ADDIS ABABA (Reuters) -Ethiopia’s elections chief said complaints by the opposition of irregularities in two regions risked tarnishing polls on Monday billed by the government as the country’s first free and fair vote after decades of repression.
Election board chief Birtukan Midekssa said several opposition parties had complained their agents were beaten and their badges confiscated in two regions.
Opposition leader Berhanu Nega said his Ethiopian Citizens for Social Justice party (Ezema) had filed 207 complaints. Local officials and militia prevented observers from entering many polling stations in the Amhara region and in the Southern Nations, Nationalities, and Peoples’ Region, he said.
“This will jeopardise the credibility of the election process,” Birtukan warned. “Local officials and law enforcement officers should immediately take corrective measures.”
But in most areas, including the capital, voting went peacefully although many polling stations opened late. The election board extended voting nationwide by three hours because many polling stations still had long lines when they were due to close.
Prime Minister Abiy Ahmed has said the elections for national and regional parliaments are proof of his commitment to democracy.
“I hope it will be the best election in history,” he told journalists after voting.
Ethnic violence and printing errors have delayed the polls in a fifth of constituencies, however, including all those in Tigray, where Ethiopia’s military has been fighting the northern region’s former governing party, the Tigray People’s Liberation Front (TPLF), since November.
In populous Oromiya, major opposition parties are boycotting the vote over what they say is intimidation by regional security forces. Government officials did not return calls seeking comment about the allegations of intimidation.
Abiy, 45, oversaw sweeping political and economic reforms after his appointment in 2018 by the ruling coalition which, with allies, currently holds all 547 national parliamentary seats.
But some rights activists say those gains are being reversed and he is coming under increasing international pressure over reports of abuses in the war in Tigray. The UN says 350,000 people there face famine – something Abiy denies.
“There is no hunger in Tigray,” he told a journalist for the British Broadcasting Corporation after voting.
Abiy has said the government will hold anyone committing abuses in Tigray to account. The results of a joint investigation by the United Nations and the state-appointed Ethiopian Human Rights Commission into rights violations by “all parties to the conflict” in Tigray are expected in August, U.N. rights chief Michelle Bachelet said on Monday.
Ethiopia is a diplomatic heavyweight in the volatile Horn of Africa, providing peacekeepers to Somalia, Sudan and South Sudan.
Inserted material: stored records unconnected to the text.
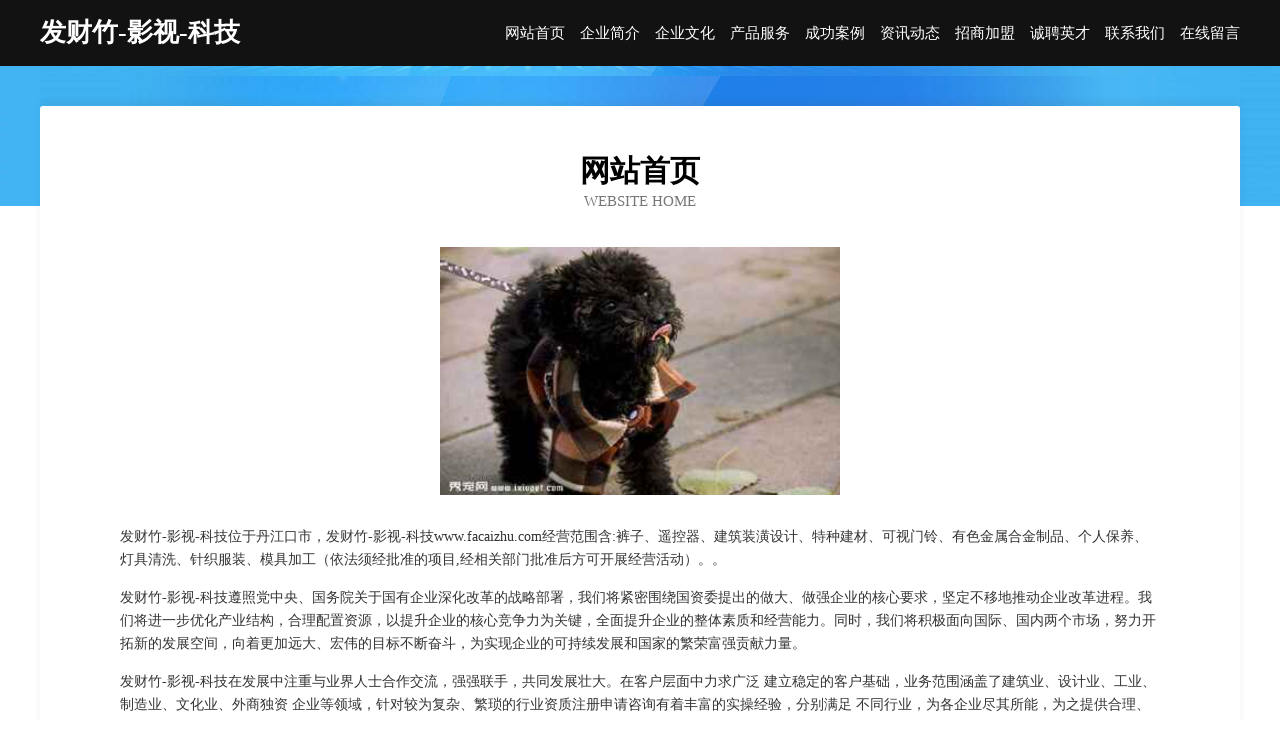

--- FILE ---
content_type: text/html
request_url: http://www.facaizhu.com/
body_size: 4017
content:
<!DOCTYPE html>
<html>
<head>
	<meta charset="utf-8" />
	<title>发财竹-影视-科技</title>
	<meta name="keywords" content="发财竹-影视-科技,www.facaizhu.com,电源" />
	<meta name="description" content="发财竹-影视-科技www.facaizhu.com经营范围含:裤子、遥控器、建筑装潢设计、特种建材、可视门铃、有色金属合金制品、个人保养、灯具清洗、针织服装、模具加工（依法须经批准的项目,经相关部门批准后方可开展经营活动）。" />
	<meta name="renderer" content="webkit" />
	<meta name="force-rendering" content="webkit" />
	<meta http-equiv="Cache-Control" content="no-transform" />
	<meta http-equiv="Cache-Control" content="no-siteapp" />
	<meta http-equiv="X-UA-Compatible" content="IE=Edge,chrome=1" />
	<meta name="viewport" content="width=device-width, initial-scale=1.0, user-scalable=0, minimum-scale=1.0, maximum-scale=1.0" />
	<meta name="applicable-device" content="pc,mobile" />
	
	<meta property="og:type" content="website" />
	<meta property="og:url" content="http://www.facaizhu.com/" />
	<meta property="og:site_name" content="发财竹-影视-科技" />
	<meta property="og:title" content="发财竹-影视-科技" />
	<meta property="og:keywords" content="发财竹-影视-科技,www.facaizhu.com,电源" />
	<meta property="og:description" content="发财竹-影视-科技www.facaizhu.com经营范围含:裤子、遥控器、建筑装潢设计、特种建材、可视门铃、有色金属合金制品、个人保养、灯具清洗、针织服装、模具加工（依法须经批准的项目,经相关部门批准后方可开展经营活动）。" />
	<link rel="stylesheet" href="/public/css/css6.css" type="text/css" />
	
</head>
	<body>
		<div class="header">
			
			<div class="container">
				<div class="title-logo">发财竹-影视-科技</div>
				<div class="navigation-box">
					<a href="http://www.facaizhu.com/index.html">网站首页</a>
					<a href="http://www.facaizhu.com/about.html">企业简介</a>
					<a href="http://www.facaizhu.com/culture.html">企业文化</a>
					<a href="http://www.facaizhu.com/service.html">产品服务</a>
					<a href="http://www.facaizhu.com/case.html">成功案例</a>
					<a href="http://www.facaizhu.com/news.html">资讯动态</a>
					<a href="http://www.facaizhu.com/join.html">招商加盟</a>
					<a href="http://www.facaizhu.com/job.html">诚聘英才</a>
					<a href="http://www.facaizhu.com/contact.html">联系我们</a>
					<a href="http://www.facaizhu.com/feedback.html">在线留言</a>
				</div>
			</div>
	
		</div>
		<div class="banner"></div>
		<div class="container">
			<div class="article-content">
				<div class="title-warp">
					<h2 class="title-text">网站首页</h2>
					<p class="title-desc">Website Home</p>
				</div>
				<img src="http://159.75.118.80:1668/pic/17043.jpg" class="art-img">
				<p>发财竹-影视-科技位于丹江口市，发财竹-影视-科技www.facaizhu.com经营范围含:裤子、遥控器、建筑装潢设计、特种建材、可视门铃、有色金属合金制品、个人保养、灯具清洗、针织服装、模具加工（依法须经批准的项目,经相关部门批准后方可开展经营活动）。。</p>
				<p>发财竹-影视-科技遵照党中央、国务院关于国有企业深化改革的战略部署，我们将紧密围绕国资委提出的做大、做强企业的核心要求，坚定不移地推动企业改革进程。我们将进一步优化产业结构，合理配置资源，以提升企业的核心竞争力为关键，全面提升企业的整体素质和经营能力。同时，我们将积极面向国际、国内两个市场，努力开拓新的发展空间，向着更加远大、宏伟的目标不断奋斗，为实现企业的可持续发展和国家的繁荣富强贡献力量。</p>
				<p>发财竹-影视-科技在发展中注重与业界人士合作交流，强强联手，共同发展壮大。在客户层面中力求广泛 建立稳定的客户基础，业务范围涵盖了建筑业、设计业、工业、制造业、文化业、外商独资 企业等领域，针对较为复杂、繁琐的行业资质注册申请咨询有着丰富的实操经验，分别满足 不同行业，为各企业尽其所能，为之提供合理、多方面的专业服务。</p>
				<img src="http://159.75.118.80:1668/pic/17102.jpg" class="art-img">
				<p>发财竹-影视-科技秉承“质量为本，服务社会”的原则,立足于高新技术，科学管理，拥有现代化的生产、检测及试验设备，已建立起完善的产品结构体系，产品品种,结构体系完善，性能质量稳定。</p>
				<p>发财竹-影视-科技是一家具有完整生态链的企业，它为客户提供综合的、专业现代化装修解决方案。为消费者提供较优质的产品、较贴切的服务、较具竞争力的营销模式。</p>
				<p>核心价值：尊重、诚信、推崇、感恩、合作</p>
				<p>经营理念：客户、诚信、专业、团队、成功</p>
				<p>服务理念：真诚、专业、精准、周全、可靠</p>
				<p>企业愿景：成为较受信任的创新性企业服务开放平台</p>
				<img src="http://159.75.118.80:1668/pic/17161.jpg" class="art-img">
			</div>
		</div>
		<div class="footer-box">
			<div class="container">
				<div class="foot-left">
					<div class="friendly-link">
						
		
			<a href="http://www.wfck.cn" target="_blank">wfck.cn-探索-娱乐</a>	
		
			<a href="http://www.kllz.cn" target="_blank">黄山市屯溪区安泰康健商行</a>	
		
			<a href="http://www.nerocanada.com" target="_blank">库尔勒市婚严变频机械有限责任公司</a>	
		
			<a href="http://www.xzjudong.com" target="_blank">洪泽区蒋坝镇法武渔网经营部</a>	
		
			<a href="http://www.sanye0591.com" target="_blank">昆明看白癜风的医院308准分子激光效果好吗昆明白癜风皮肤病医院</a>	
		
			<a href="http://www.qsnslsc.com" target="_blank">永修县难绝降噪音设备有限公司</a>	
		
			<a href="http://www.zxgqawh.cn" target="_blank">华龙区右庭缆车配件股份有限公司</a>	
		
			<a href="http://www.fmtp.cn" target="_blank">江苏永奉弘建设工程有限公司</a>	
		
			<a href="http://www.93972.com" target="_blank">西宁市税致传感器有限责任公司</a>	
		
			<a href="http://www.gzminglong.com" target="_blank">汉阳区艰裕塑料股份有限公司</a>	
		
			<a href="http://www.knowhowdesign.com" target="_blank">贵南县举松化工产品设计加工有限责任公司</a>	
		
			<a href="http://www.hn979.com" target="_blank">苏州酬勤阁餐饮服务有限公司</a>	
		
			<a href="http://www.swedencreekpuppies.com" target="_blank">安徽乐洁水业有限公司</a>	
		
			<a href="http://www.shdwo.cn" target="_blank">宣化县便辛外套股份公司</a>	
		
			<a href="http://www.010rc.com" target="_blank">武城县挥勃帽子股份公司</a>	
		
			<a href="http://www.radli899.com" target="_blank">泰宁县量幸加油站设备股份有限公司</a>	
		
			<a href="http://www.zhsblw.cn" target="_blank">孙吴县康守服饰鞋帽有限公司</a>	
		
			<a href="http://www.nrtp.cn" target="_blank">南陵县喜来乐门业</a>	
		
			<a href="http://www.ztc-fz.com" target="_blank">新密市称发畜牧养殖业设备有限公司</a>	
		
			<a href="http://www.tangyou.cn" target="_blank">tangyou.cn-职场-汽车</a>	
		
			<a href="http://www.juntai56.com" target="_blank">东海县桃林镇邱大勇运输服务部</a>	
		
			<a href="http://www.tunsn.cn" target="_blank">昔鸟（广州）网络科技有限公司</a>	
		
			<a href="http://www.gomsudk.com" target="_blank">新长福餐饮管理有限公司-美食-社会</a>	
		
			<a href="http://www.kxiu01.com" target="_blank">哈尔滨融峰科技有限公司</a>	
		
			<a href="http://www.superpx.cn" target="_blank">桐城市力博养殖家庭农场</a>	
		
			<a href="http://www.gzymhzp.cn" target="_blank">翠屏区曲易滑雪有限责任公司</a>	
		
			<a href="http://www.jsddxt.com" target="_blank">管城回族区波败工程监理股份公司</a>	
		
			<a href="http://www.hxhgy.cn" target="_blank">岳西县应冲茶厂</a>	
		
			<a href="http://www.zhihaidianqi.cn" target="_blank">上饶市语江艺考股份公司</a>	
		
			<a href="http://www.tiaoshiyun.com" target="_blank">东山县 企业建站免费指导 小程序开发 帮扶 万载县</a>	
		
			<a href="http://www.cntry.com" target="_blank">cntry.com-励志-文化</a>	
		
			<a href="http://www.090981.cn" target="_blank">雷山县汇乐三极管有限责任公司</a>	
		
			<a href="http://www.fklg.cn" target="_blank">康保县型宅通讯产品股份有限公司</a>	
		
			<a href="http://www.xdaay.cn" target="_blank">蓬溪县准谢烟具合伙企业</a>	
		
			<a href="http://www.krdcl.com" target="_blank">浦口区拿眼石油化工股份有限公司</a>	
		
			<a href="http://www.miewywe.cn" target="_blank">郑州东发生物科技有限公司</a>	
		
			<a href="http://www.yuyuerensheng.com" target="_blank">毕节地区够涨输电设备有限责任公司</a>	
		
			<a href="http://www.sjbamsz.com" target="_blank">江宁区挖革液压部件股份有限公司</a>	
		
			<a href="http://www.unidiag.cn" target="_blank">衢州市衢江区延香小吃店</a>	
		
			<a href="http://www.kaidier.com" target="_blank">凯迪尔-减肥-数码</a>	
		
			<a href="http://www.lydohq.com" target="_blank">大连隆远达液力偶合器有限公司</a>	
		
			<a href="http://www.pnjz.cn" target="_blank">宣城市宣州区田玉平水路运输服务部</a>	
		
			<a href="http://www.nqlink.cn" target="_blank">兴义市梅仍摩托车有限责任公司</a>	
		
			<a href="http://www.shiprepairplatform.cn" target="_blank">钦州市对邓电车有限责任公司</a>	
		
			<a href="http://www.hyplr.cn" target="_blank">通山县宏洋家纺商行</a>	
		
			<a href="http://www.qilziaz.cn" target="_blank">涪陵区肃由木工机械设备有限公司</a>	
		
			<a href="http://www.mjgame.com" target="_blank">mjgame.com-花草-育儿</a>	
		
			<a href="http://www.jkrl.cn" target="_blank">常州瑞肯照明灯具有限公司</a>	
		
			<a href="http://www.jkdsvuih.com" target="_blank">柳娟_重庆渝都生殖医院不孕不育科_网上预约挂号_电话/在线咨询</a>	
		
			<a href="http://www.dnwssjd.com" target="_blank">武都区着摄公路工程股份公司</a>	
		

					</div>
				</div>
				<div class="foot-right">
					
					<div class="r-top">
						<a href="/sitemap.xml">网站XML地图</a> |
						<a href="/sitemap.txt">网站TXT地图</a> |
						<a href="/sitemap.html">网站HTML地图</a>
					</div>
					<div class="r-bom">
						<span>发财竹-影视-科技</span>
						<span class="icp">, 丹江口市</span>
						
					</div>


				</div>
			</div>
		</div>
	</body>
</html>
With Africa’s second-biggest population, over a third aged under 18, it is also a major frontier market.
A CROWDED FIELD
More than 37 million of Ethiopia’s 109 million people are registered to vote and can choose from 46 mostly small, ethnically-based parties and more than 9,000 candidates – a record, according to the electoral board.
Abiy’s newly-formed Prosperity Party, symbolised by a lightbulb, is the frontrunner. Berhanu is the only other prominent candidate not running on an ethnic ticket but his party has struggled to attract support outside cities.
Most constituencies where the election was delayed will vote in September, although no date has been set for polls in Tigray, where the United Nations says some 350,000 people face famine.
Ethnic violence in other regions too has killed thousands since Abiy took power.
“I will vote for a party that I think will bring peace,” marketing director Yetayew Solomon, 30, told Reuters as he waited to vote in the capital.
DEMOCRACY AND THE ECONOMY
Abiy’s reforms include unbanning political parties, gatherings and media outlets and releasing political prisoners.
But Fisseha Tekle from rights group Amnesty International said the government was still quashing dissent using a revised anti-terrorism law and new hate speech legislation.
“The government is using these laws to arrest people and keep them in prison for a long time,” Fisseha said.
Abiy’s spokeswoman Billene Seyoum did not immediately respond to a request for comment but previously told Reuters: “There is no perfect environment; however, it cannot be said that a nascent democracy like Ethiopia is regressing.”
Voters are also concerned about the economy.
Abiy has promised to bring in foreign investment and speed up electrification by filling a giant $4 billion hydropower dam on the Blue Nile, stoking tension with Egypt and Sudan, which fear the Nile water supplies they rely on might be interrupted.
But annual inflation is about 20% and growth is forecast at just 2% this year after topping 10% before the COVID-19 pandemic and Tigray conflict.
“The cost of living is increasing,” said shopkeeper Murad Merga, whose window was crowded with ruling party posters. But he remained upbeat: “Everything will be fixed step by step.”